▸ **WHAT NEEDS TO BE DONE**
Put every line of the entries below into a JSON list of strings, one string per line, with blank lines omitted.

Records of scene-based questions:

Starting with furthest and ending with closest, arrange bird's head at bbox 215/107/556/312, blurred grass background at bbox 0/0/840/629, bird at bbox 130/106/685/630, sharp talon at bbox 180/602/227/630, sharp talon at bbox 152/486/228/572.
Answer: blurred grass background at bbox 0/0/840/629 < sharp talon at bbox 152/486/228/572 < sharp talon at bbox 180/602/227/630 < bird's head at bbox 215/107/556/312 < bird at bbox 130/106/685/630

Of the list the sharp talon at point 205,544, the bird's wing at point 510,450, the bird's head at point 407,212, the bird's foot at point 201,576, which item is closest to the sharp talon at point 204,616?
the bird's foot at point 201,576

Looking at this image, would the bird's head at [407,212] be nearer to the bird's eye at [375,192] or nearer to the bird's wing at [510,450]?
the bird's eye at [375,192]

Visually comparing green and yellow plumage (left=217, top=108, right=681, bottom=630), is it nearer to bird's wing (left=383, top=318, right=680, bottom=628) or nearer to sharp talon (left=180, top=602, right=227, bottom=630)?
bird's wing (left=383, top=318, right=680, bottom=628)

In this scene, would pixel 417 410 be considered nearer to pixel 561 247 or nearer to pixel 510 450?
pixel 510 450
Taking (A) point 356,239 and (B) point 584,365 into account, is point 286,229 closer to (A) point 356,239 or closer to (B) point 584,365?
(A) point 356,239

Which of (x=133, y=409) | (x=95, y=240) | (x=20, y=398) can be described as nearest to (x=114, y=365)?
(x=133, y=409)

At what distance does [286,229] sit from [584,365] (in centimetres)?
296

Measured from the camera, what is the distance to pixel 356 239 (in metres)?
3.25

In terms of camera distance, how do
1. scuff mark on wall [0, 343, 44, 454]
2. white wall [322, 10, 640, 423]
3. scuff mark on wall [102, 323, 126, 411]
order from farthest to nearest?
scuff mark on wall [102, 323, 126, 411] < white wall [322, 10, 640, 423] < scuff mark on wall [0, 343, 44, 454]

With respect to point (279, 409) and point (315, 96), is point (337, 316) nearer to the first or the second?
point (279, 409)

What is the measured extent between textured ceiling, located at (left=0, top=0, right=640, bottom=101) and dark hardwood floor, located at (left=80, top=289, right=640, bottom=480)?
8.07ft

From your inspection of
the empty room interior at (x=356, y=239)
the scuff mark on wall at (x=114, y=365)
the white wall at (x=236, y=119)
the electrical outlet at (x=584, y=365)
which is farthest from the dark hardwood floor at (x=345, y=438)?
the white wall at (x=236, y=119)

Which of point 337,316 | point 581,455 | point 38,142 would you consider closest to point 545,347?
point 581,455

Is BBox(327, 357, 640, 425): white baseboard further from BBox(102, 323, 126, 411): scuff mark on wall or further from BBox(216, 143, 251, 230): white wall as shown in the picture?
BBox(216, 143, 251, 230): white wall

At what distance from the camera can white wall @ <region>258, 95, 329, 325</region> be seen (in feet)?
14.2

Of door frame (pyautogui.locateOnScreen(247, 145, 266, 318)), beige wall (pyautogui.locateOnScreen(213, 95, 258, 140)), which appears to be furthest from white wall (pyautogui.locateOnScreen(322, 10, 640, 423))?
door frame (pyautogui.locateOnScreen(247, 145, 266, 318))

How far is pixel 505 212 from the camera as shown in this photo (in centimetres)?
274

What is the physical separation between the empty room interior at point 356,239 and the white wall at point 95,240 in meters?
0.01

▸ **THE COMPLETED TASK**
[
  "Starting with furthest and ending with closest, arrange bird's head at bbox 215/107/556/312, blurred grass background at bbox 0/0/840/629, bird at bbox 130/106/685/630, sharp talon at bbox 180/602/227/630, sharp talon at bbox 152/486/228/572.",
  "Answer: blurred grass background at bbox 0/0/840/629 < sharp talon at bbox 152/486/228/572 < sharp talon at bbox 180/602/227/630 < bird's head at bbox 215/107/556/312 < bird at bbox 130/106/685/630",
  "Of the list the sharp talon at point 205,544, the bird's wing at point 510,450, the bird's head at point 407,212, the bird's foot at point 201,576, which item is closest to the sharp talon at point 204,616?",
  "the bird's foot at point 201,576",
  "Looking at this image, would the bird's head at [407,212] be nearer to the bird's eye at [375,192] or nearer to the bird's wing at [510,450]?",
  "the bird's eye at [375,192]",
  "Visually comparing green and yellow plumage (left=217, top=108, right=681, bottom=630), is it nearer to bird's wing (left=383, top=318, right=680, bottom=628) or nearer to sharp talon (left=180, top=602, right=227, bottom=630)?",
  "bird's wing (left=383, top=318, right=680, bottom=628)",
  "In this scene, would pixel 417 410 be considered nearer to pixel 561 247 or nearer to pixel 510 450?",
  "pixel 510 450",
  "Taking (A) point 356,239 and (B) point 584,365 into account, is point 286,229 closer to (A) point 356,239 or closer to (B) point 584,365?",
  "(A) point 356,239",
  "Which of (x=133, y=409) | (x=95, y=240) | (x=20, y=398) can be described as nearest to (x=114, y=365)?",
  "(x=133, y=409)",
  "At what distance does [286,229] sit from [584,365] (in centimetres)?",
  "296",
  "Measured from the camera, what is the distance to pixel 356 239 (in metres)?",
  "3.25",
  "In terms of camera distance, how do",
  "1. scuff mark on wall [0, 343, 44, 454]",
  "2. white wall [322, 10, 640, 423]",
  "3. scuff mark on wall [102, 323, 126, 411]",
  "order from farthest to nearest?",
  "scuff mark on wall [102, 323, 126, 411] < white wall [322, 10, 640, 423] < scuff mark on wall [0, 343, 44, 454]",
  "With respect to point (279, 409) and point (315, 96), is point (337, 316) nearer to the first or the second?",
  "point (279, 409)",
  "What is the measured extent between textured ceiling, located at (left=0, top=0, right=640, bottom=101) and dark hardwood floor, located at (left=80, top=289, right=640, bottom=480)?",
  "8.07ft",
  "From your inspection of",
  "the empty room interior at (x=356, y=239)",
  "the scuff mark on wall at (x=114, y=365)",
  "the white wall at (x=236, y=119)",
  "the electrical outlet at (x=584, y=365)",
  "which is farthest from the dark hardwood floor at (x=345, y=438)?",
  "the white wall at (x=236, y=119)",
  "Which of point 337,316 | point 581,455 | point 38,142 would you consider closest to point 545,347?",
  "point 581,455",
  "Is BBox(327, 357, 640, 425): white baseboard further from BBox(102, 323, 126, 411): scuff mark on wall or further from BBox(216, 143, 251, 230): white wall as shown in the picture?",
  "BBox(216, 143, 251, 230): white wall",
  "At what distance from the camera can white wall @ <region>258, 95, 329, 325</region> be seen (in feet)?",
  "14.2",
  "Of door frame (pyautogui.locateOnScreen(247, 145, 266, 318)), beige wall (pyautogui.locateOnScreen(213, 95, 258, 140)), which appears to be furthest from white wall (pyautogui.locateOnScreen(322, 10, 640, 423))?",
  "door frame (pyautogui.locateOnScreen(247, 145, 266, 318))",
  "How far is pixel 505 212 from the camera as shown in this photo (in centimetres)?",
  "274",
  "What is the physical separation between the empty room interior at point 356,239 and the white wall at point 95,240 in meters?",
  "0.01"
]